Russ Micoli, vice president of ambulatory services for Kennedy Health System, said the legislators’ focus on the issue “really has highlighted an opportunity for looking at better ways to treat our patients.”
“More beds is certainly part of that big picture,” Micoli said, adding that the need for beds can differ for each community -- some may need more substance-abuse beds, while others need beds for children or seniors.
The discussion is taking place against the backdrop of New Jersey closing the Hagedorn psychiatric hospital and replacing the original Greystone Park hospital with a smaller facility, part of a national shift toward outpatient treatment.

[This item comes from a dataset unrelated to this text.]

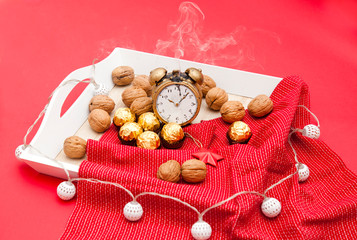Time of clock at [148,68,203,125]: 10:07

Currently, there are roughly 3 percent of the psychiatric beds per capita as in 1950, the historic peak.
“Part of the reality is that that has resulted in a larger burden, if you will, being placed on the community mental health system,” Micoli said of the Hagedorn and Greystone closures, adding that there will always be some patients who are a threat to themselves or others if they aren’t treated in an inpatient setting. “We need the right beds in the right places -- we have a population that is seriously, persistently mentally ill.”
Mary Ditri, NJHA director of professional practice, emphasized that the availability of psychiatric beds is just one of a multitude of issues related to access to behavioral healthcare.

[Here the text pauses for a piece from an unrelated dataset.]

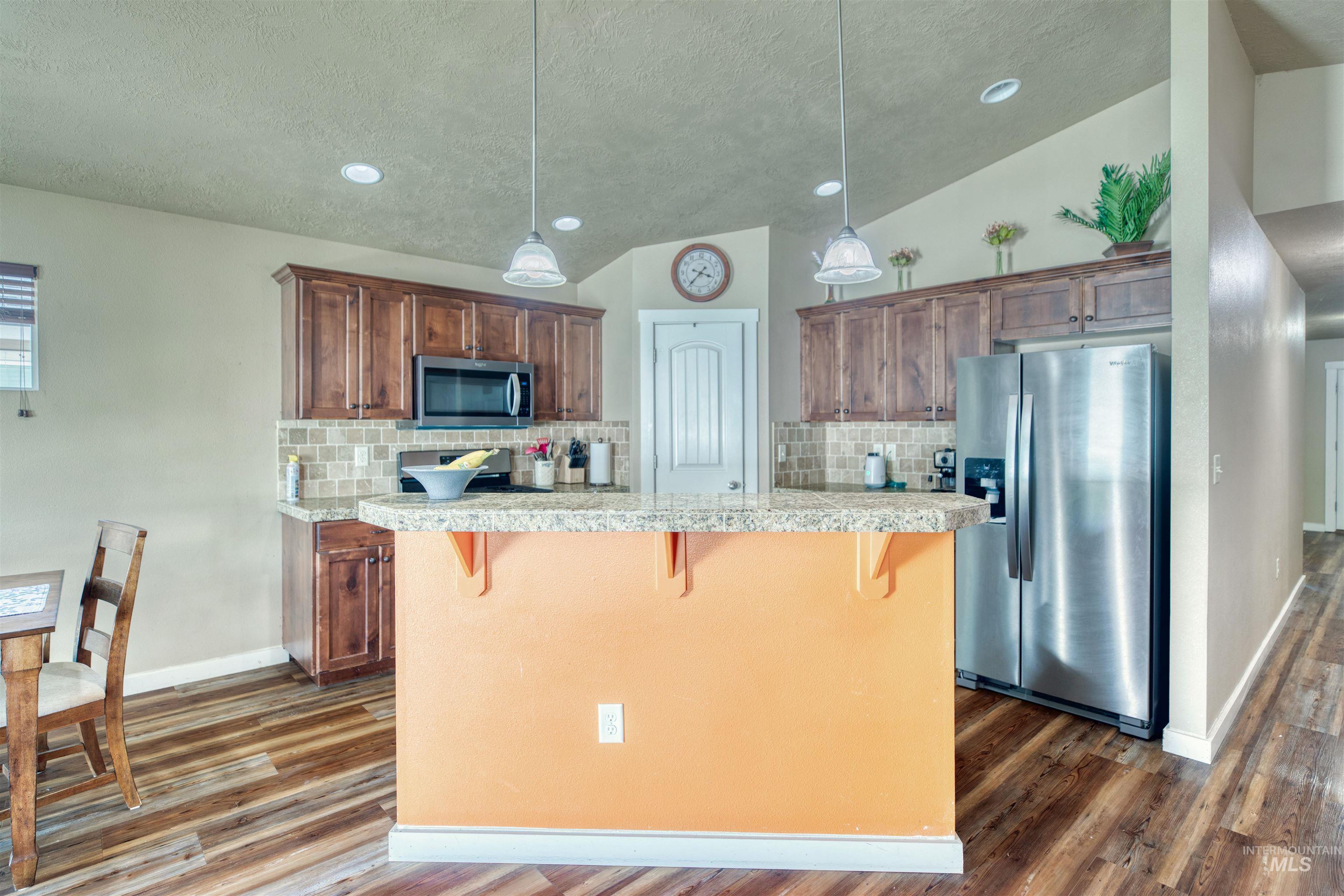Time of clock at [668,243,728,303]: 3:36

She added that “we appreciate the fact that the Assembly is engaged in the issue.”
“The underlying theme is really understanding where the bed need lies,” she said. “It’s difficult to say in total there is a shortage of beds or to say there isn’t a shortage of beds … it’s really specific to the community.”
It’s not unusual for the state to cancel a call for applications for certificates of need. For example, just this winter, the Department of Health also cancelled CN calls related to adult and pediatric rehabilitation beds and services; intermediate and intensive-care bassinets for newborns; and pediatric and specialized long-term beds and services.
State officials said in cancelling the call that the Department of Health, consulting with the Division of Mental Health and Addiction Services of the Department of Health and Human Services, has monitored the need for new and expanded psychiatric beds and services, and determined there is no indication of present need.
Schaer said legislators have drafted legislation, yet to be introduced, that would call on the state to create a daily registry of available psychiatric beds, so that providers will know what is available. He added that “it doesn’t really solve” the overall problems of shortages.
The CN calls are made on a regular schedule every two years. The next call is scheduled for January 2017, but the legislators said in their letter that they’d like to see Bennett move that date up.
In addition to Schaer, the other legislators who signed the letter are Assembly Speaker Vincent Prieto (D-Hudson), Assemblyman Louis D. Greenwald (D-Camden), Assemblyman Herb Conaway Jr. (D-Burlington), Assemblywoman Valerie Vainieri Huttle (D-Bergen), Assemblyman Craig J. Coughlin (D-Middlesex), and Assemblywoman Pamela R. Lampitt (D-Camden).